## Sunday, August 4, 2013

### Topological Sorting

Definition

Topological sort: an ordering of the vertices in a directed acyclic graph, such that: If there is a path from u to v, then v appears after u in the ordering.

A topological ordering of a directed graph G is a labeling f of G's nodes (1...n) such that:
(1) the f(v)'s are the set {1, 2, ... , n}
(2) if (u, v) in G, then f(u) < f(v) ... the graph should move in forward direction.

Lets understand this with example, consider following graph :
Here we can order s,v,w,t as 1,2,3,4:
OR we can order s,w,v,t as 1,2,3,4 i.e. w coming before v.
So, if we have only 2 topological orders. If we put w before s, we will have to go backwards, and hence this is not topological ordering.

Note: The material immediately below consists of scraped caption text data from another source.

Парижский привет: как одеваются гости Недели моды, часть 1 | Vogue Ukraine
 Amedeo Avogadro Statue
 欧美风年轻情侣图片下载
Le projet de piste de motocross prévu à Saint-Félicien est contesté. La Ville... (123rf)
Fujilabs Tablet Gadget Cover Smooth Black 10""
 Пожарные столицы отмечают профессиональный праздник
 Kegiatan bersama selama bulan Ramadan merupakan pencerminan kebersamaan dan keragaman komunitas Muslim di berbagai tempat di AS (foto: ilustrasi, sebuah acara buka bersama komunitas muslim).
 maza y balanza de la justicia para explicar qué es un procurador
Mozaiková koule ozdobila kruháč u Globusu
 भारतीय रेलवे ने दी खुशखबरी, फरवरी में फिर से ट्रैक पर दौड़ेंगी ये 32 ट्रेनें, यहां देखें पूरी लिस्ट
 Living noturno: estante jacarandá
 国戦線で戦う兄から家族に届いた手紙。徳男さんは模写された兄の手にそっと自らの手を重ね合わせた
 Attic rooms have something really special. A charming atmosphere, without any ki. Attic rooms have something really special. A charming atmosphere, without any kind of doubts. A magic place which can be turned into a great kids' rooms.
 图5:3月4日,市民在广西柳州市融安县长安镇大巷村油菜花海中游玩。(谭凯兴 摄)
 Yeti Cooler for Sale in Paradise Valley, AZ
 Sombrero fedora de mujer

Necessary condition for graph to have topological ordering
So, only restriction on directed graph to have topological ordering is that it shouldn't have cycle.

Consider the graph G with directed cycle, suppose we go forward, and when we pass through cycle, we come back to the same point, hence there is no ordering.

So, if there is no cycle we are guarantee to have topological ordering.

Uniqueness of topological ordering
A topological sort will be unique if and only if there is a directed edge between each pair of consecutive vertices in the topological order (i.e., the digraph has a Hamiltonian path). Source

A Hamiltonian path just means that a path between two vertices will only visit each vertex once, it does not mean though that one vertex must have no incoming edges. You can have a Hamiltonian path that is in fact a cycle. This would still generate a unique topological sort (of course it would be a cycle as well if that is important to you).

Uses of topological sort
Scheduling a sequence of tasks based on their dependency.

Algorithm
Algorithm 1 - Using sink vertex
Before we go to algorithm lets define some terms.

Sink vertex - a vertex that has no outgoing edges.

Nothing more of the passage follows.